─── Material shown

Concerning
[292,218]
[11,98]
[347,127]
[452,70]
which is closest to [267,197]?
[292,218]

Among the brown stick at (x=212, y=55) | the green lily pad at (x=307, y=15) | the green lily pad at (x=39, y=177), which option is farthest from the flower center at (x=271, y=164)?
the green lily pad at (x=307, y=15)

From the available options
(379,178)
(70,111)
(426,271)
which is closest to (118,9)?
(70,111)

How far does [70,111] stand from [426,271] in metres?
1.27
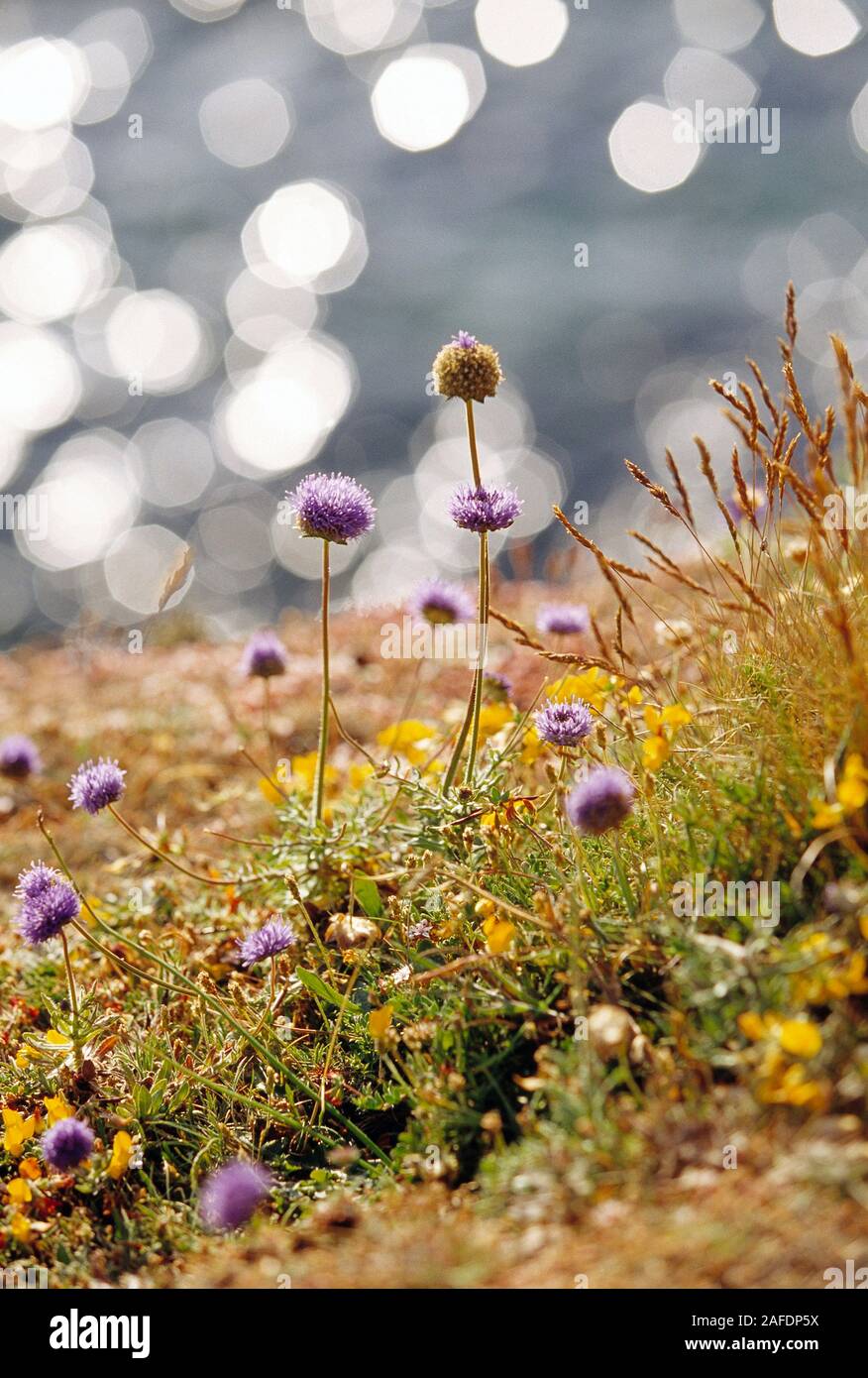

──────

[Problem] List each line of the rows above that contains the word "which".

[Answer to the problem]
which is closest to [267,197]?
Among the brown stick at (x=212, y=55) | the green lily pad at (x=307, y=15) | the green lily pad at (x=39, y=177), which option is farthest from the flower center at (x=271, y=164)?
which is closest to (118,9)?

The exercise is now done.